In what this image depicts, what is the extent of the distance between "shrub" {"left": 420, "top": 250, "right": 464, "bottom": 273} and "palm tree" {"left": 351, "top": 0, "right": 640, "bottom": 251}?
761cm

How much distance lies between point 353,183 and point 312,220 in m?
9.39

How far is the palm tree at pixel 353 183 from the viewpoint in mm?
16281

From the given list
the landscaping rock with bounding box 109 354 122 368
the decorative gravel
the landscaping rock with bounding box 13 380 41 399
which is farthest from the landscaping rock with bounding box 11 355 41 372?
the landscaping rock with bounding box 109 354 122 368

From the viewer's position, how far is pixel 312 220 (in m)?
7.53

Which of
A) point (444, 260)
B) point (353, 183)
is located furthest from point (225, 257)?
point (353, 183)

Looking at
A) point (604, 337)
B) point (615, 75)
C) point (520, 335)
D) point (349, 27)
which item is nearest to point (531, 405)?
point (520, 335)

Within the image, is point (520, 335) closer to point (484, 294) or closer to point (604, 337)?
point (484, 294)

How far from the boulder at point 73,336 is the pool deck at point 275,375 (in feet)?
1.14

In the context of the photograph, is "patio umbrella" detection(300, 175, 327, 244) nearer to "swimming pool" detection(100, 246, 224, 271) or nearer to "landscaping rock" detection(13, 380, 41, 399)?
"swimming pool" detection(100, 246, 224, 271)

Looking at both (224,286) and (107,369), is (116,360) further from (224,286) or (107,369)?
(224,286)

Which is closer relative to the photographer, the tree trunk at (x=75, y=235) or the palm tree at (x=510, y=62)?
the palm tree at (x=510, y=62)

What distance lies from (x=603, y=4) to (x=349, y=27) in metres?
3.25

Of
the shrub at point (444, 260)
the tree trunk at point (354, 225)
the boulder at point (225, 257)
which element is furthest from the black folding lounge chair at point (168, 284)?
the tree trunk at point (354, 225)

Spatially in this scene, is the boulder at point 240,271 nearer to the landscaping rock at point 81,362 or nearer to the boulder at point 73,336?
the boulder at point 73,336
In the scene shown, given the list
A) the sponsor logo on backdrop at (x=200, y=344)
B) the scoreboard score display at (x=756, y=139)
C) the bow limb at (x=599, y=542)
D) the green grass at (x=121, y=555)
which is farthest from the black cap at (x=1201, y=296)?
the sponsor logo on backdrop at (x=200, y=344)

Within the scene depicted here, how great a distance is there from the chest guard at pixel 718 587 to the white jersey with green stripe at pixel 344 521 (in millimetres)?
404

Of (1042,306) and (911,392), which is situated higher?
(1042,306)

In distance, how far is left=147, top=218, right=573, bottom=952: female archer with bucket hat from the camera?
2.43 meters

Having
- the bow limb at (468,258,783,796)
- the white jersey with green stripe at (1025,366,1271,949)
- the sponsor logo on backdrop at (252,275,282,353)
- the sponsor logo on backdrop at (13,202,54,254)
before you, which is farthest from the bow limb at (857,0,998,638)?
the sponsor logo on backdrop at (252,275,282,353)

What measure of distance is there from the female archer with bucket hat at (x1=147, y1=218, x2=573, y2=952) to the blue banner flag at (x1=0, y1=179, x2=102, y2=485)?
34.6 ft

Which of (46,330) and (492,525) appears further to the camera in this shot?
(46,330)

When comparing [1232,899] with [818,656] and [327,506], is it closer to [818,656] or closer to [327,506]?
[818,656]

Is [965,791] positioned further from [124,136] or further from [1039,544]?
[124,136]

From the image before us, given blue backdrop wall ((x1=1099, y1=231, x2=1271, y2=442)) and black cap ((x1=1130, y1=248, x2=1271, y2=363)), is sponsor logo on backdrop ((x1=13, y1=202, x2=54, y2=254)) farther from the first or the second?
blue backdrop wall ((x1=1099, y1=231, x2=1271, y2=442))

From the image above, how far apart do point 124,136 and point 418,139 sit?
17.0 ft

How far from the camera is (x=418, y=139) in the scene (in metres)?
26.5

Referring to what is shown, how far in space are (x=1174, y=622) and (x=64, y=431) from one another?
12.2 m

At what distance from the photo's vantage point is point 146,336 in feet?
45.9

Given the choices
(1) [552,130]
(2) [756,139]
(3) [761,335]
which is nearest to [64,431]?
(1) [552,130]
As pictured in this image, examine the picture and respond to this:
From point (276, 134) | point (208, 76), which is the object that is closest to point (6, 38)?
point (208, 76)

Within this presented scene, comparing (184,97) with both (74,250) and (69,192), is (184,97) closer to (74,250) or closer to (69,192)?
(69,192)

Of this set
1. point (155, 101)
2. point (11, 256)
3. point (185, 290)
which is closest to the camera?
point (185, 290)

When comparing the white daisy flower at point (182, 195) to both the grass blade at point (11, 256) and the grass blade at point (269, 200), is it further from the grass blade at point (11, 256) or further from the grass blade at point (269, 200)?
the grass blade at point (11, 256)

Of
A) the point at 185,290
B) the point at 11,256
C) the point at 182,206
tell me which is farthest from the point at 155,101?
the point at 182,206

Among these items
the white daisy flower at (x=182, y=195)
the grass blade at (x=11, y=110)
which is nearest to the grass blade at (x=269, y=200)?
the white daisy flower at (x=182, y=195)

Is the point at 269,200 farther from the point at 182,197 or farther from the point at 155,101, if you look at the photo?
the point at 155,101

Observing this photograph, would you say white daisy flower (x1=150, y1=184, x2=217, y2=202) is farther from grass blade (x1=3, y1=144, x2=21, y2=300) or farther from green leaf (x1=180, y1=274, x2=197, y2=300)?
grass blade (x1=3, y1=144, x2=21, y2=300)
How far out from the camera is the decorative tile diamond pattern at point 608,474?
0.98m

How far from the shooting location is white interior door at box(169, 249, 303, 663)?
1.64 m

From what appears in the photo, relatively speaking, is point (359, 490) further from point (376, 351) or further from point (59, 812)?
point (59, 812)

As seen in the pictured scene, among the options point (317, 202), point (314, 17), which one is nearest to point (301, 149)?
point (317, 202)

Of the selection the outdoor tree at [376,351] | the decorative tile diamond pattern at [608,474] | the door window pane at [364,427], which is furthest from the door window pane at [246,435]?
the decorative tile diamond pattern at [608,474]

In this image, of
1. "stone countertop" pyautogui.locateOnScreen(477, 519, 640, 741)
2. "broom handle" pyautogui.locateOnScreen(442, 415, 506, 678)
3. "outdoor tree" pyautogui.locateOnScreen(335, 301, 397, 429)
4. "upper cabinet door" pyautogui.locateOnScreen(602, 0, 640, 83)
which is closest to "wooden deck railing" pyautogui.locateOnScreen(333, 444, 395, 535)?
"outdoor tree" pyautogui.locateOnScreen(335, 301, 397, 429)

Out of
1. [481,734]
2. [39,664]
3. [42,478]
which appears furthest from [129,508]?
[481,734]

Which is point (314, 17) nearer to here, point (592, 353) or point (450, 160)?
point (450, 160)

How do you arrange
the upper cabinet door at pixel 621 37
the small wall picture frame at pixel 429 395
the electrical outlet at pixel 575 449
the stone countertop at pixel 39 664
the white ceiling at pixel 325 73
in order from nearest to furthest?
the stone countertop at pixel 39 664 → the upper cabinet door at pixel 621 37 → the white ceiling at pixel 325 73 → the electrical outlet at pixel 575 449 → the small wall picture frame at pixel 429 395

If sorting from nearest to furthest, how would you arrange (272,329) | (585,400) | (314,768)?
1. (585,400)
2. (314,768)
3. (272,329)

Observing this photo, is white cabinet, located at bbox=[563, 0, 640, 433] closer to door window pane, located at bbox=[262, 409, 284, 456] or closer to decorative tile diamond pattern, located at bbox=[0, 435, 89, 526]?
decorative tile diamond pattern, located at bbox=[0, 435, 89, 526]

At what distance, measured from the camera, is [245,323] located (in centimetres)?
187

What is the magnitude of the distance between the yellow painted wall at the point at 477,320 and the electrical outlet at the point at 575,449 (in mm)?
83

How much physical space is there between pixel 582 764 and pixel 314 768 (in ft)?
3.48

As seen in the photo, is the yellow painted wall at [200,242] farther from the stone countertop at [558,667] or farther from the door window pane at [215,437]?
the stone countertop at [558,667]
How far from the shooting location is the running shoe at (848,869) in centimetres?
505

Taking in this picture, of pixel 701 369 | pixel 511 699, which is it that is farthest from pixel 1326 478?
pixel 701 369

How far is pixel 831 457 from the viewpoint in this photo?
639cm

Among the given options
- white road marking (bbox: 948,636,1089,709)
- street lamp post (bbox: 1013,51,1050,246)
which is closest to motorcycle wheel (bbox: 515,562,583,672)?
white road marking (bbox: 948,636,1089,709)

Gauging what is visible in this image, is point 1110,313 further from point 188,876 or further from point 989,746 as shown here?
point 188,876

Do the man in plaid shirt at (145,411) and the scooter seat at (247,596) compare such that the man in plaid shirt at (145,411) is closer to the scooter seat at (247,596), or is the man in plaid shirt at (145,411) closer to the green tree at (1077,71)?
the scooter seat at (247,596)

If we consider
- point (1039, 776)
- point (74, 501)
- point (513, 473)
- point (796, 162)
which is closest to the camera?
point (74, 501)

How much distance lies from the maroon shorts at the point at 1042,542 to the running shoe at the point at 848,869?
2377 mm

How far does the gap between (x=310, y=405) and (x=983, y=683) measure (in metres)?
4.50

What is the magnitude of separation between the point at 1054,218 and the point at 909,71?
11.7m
= = = =
**STATED GOAL**. Begin with the line that contains "Among the given options" and end with the last line of the records; set down every line in that span exactly, and nothing else.

**ANSWER TO THIS EXERCISE**.
Among the given options
- white road marking (bbox: 948,636,1089,709)
- street lamp post (bbox: 1013,51,1050,246)
which is closest to motorcycle wheel (bbox: 515,562,583,672)?
white road marking (bbox: 948,636,1089,709)

Gauging what is visible in this image, is point 1110,313 further from point 188,876 or further from point 989,746 as shown here?
point 188,876

Do the man in plaid shirt at (145,411) and the scooter seat at (247,596) compare such that the man in plaid shirt at (145,411) is closer to the scooter seat at (247,596), or is the man in plaid shirt at (145,411) closer to the green tree at (1077,71)?
the scooter seat at (247,596)

If we consider
- point (1039, 776)
- point (74, 501)
- point (513, 473)
- point (796, 162)
which is closest to the camera?
point (74, 501)

How much distance lies from the maroon shorts at the point at 1042,542 to the running shoe at the point at 848,869?
2377 mm

How far does the gap between (x=310, y=405) and (x=983, y=683) measure (in metres)?
4.50

What is the magnitude of separation between the point at 1054,218 and the point at 909,71?
11.7m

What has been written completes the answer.